In September 1420, the first year of the Hussite Wars, the Prague Hussites, led by Hynek Krušina of Lichtenburg, besieged Vyšehrad castle, which was held by Czech and German Imperial knights. They established a military camp on a nearby hill and engaged in artillery duels with the Vyšehrad garrison. Imperial troops from nearby Hradčany Castle fired into the Old Town of Prague in support of the besieged Vyšehrad garrison. The Prague Hussites sent out a call for aid, which resulted in thousands of Hussite reinforcements coming from Hradec Králové, Louny, and Žatec.

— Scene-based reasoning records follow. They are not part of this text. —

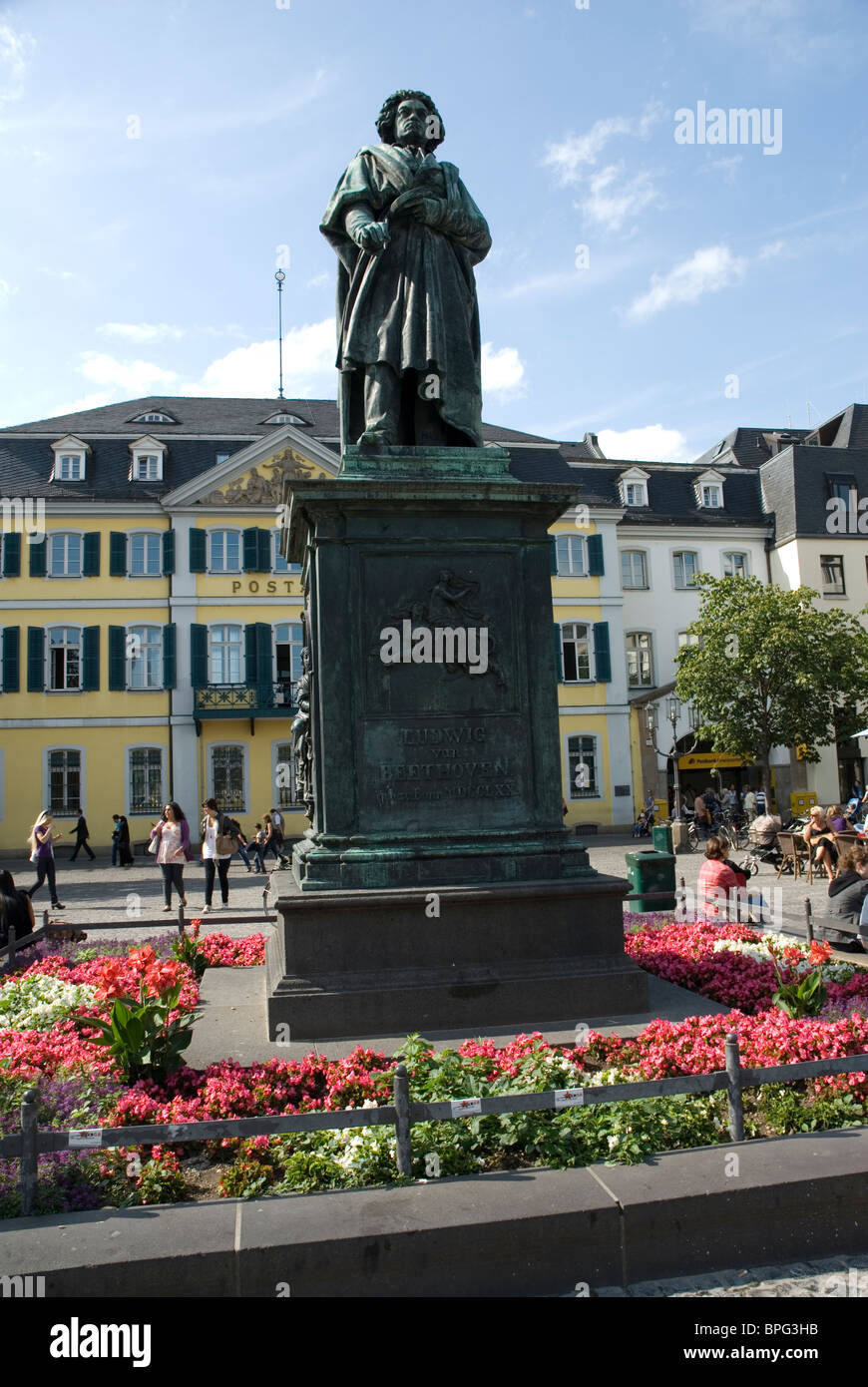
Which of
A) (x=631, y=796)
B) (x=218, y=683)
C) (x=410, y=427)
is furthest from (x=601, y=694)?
(x=410, y=427)

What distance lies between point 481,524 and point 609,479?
33.4m

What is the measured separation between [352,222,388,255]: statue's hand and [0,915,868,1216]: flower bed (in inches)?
175

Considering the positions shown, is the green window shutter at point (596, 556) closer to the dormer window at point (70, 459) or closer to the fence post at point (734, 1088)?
the dormer window at point (70, 459)

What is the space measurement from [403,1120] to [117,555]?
1195 inches

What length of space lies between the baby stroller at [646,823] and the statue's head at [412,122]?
83.3 ft

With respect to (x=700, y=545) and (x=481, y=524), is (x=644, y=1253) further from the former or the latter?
(x=700, y=545)

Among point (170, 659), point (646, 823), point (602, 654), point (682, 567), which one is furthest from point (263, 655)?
point (682, 567)

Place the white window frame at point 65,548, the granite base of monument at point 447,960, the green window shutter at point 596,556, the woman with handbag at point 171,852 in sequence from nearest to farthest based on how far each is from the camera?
the granite base of monument at point 447,960 → the woman with handbag at point 171,852 → the white window frame at point 65,548 → the green window shutter at point 596,556

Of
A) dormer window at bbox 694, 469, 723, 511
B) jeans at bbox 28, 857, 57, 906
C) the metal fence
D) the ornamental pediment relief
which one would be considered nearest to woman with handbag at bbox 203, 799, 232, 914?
jeans at bbox 28, 857, 57, 906

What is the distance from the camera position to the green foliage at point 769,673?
1121 inches

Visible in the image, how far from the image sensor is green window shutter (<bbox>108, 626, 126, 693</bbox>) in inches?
1239

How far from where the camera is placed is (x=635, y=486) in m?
38.6

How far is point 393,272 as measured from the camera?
6844 mm

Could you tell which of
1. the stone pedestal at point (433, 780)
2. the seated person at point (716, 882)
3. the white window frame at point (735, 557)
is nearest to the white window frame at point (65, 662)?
the white window frame at point (735, 557)
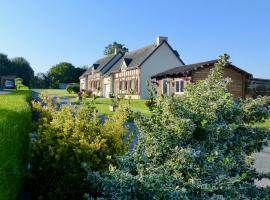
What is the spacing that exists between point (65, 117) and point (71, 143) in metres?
0.86

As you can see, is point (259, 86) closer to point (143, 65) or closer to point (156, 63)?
point (156, 63)

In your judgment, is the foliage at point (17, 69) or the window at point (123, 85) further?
the foliage at point (17, 69)

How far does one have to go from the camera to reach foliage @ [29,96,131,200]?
591 cm

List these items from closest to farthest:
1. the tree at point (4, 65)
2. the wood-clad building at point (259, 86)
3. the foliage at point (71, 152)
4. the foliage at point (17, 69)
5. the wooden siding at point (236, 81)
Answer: the foliage at point (71, 152), the wooden siding at point (236, 81), the wood-clad building at point (259, 86), the foliage at point (17, 69), the tree at point (4, 65)

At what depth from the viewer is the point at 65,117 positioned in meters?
6.97

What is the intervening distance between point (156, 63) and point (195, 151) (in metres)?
45.5

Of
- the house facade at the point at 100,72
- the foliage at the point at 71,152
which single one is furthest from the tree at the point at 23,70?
the foliage at the point at 71,152

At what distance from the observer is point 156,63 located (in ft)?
164

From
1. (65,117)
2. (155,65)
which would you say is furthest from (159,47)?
(65,117)

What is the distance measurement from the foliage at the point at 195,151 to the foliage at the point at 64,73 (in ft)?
348

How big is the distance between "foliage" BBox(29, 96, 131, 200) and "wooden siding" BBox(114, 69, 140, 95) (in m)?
41.1

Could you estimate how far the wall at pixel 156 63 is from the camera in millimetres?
49750

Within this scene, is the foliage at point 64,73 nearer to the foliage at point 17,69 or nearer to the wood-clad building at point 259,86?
the foliage at point 17,69

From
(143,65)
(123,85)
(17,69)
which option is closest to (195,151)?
(143,65)
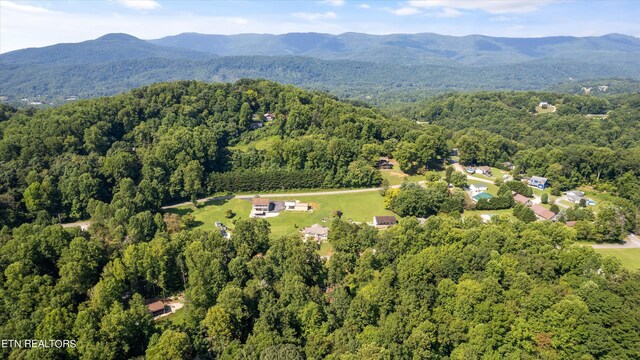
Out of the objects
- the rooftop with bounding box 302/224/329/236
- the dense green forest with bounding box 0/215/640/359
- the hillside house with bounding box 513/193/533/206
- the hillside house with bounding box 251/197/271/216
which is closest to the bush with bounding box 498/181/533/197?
the hillside house with bounding box 513/193/533/206

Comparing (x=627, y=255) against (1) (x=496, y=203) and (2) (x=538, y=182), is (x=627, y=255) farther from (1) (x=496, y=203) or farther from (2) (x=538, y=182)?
(2) (x=538, y=182)

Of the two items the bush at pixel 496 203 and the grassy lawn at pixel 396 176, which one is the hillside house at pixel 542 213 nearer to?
the bush at pixel 496 203

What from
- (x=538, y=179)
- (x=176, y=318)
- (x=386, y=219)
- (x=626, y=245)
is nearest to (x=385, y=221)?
(x=386, y=219)

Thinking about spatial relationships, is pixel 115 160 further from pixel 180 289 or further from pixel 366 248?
pixel 366 248

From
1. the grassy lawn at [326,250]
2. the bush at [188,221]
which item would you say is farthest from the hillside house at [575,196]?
the bush at [188,221]

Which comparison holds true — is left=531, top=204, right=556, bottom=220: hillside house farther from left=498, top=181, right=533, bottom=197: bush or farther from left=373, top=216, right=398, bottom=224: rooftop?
left=373, top=216, right=398, bottom=224: rooftop

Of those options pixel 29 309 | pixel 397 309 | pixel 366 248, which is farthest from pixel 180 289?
pixel 397 309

However, Tábor, the home of the Taborites, a Radical Hussite faction, only sent forty horsemen. The Prague Hussites then completely surrounded the castle except for the cliffside by the river, which forced the garrison to agree to surrender if their lack of supplies persisted and Emperor Sigismund did not arrive to relieve them by 09:00 on 31 October.

Sigismund arrived at noon on 31 October and found that the castle had already surrendered. He initiated the Battle of Vyšehrad, in which his forces were defeated. Radical Hussite priests called for the Imperial corpses to rot on the field for three days, but the army of the Prague Hussites ignored it. The castle was sacked and on 21 June 1421; Hradcany Castle was also taken by the Prague Hussites and similarly ransacked.

The Prague Hussites included primarily Bohemian nobility and merchants as opposed to the Taborites and Orebites, who included many peasants and lower-class clergy. During the Hussite Wars, Prague Hussites tried to unite Hussite groups and reestablish the Christian church in Bohemia, but this effort was hindered by the Taborites who gained control of communities in southern Bohemia.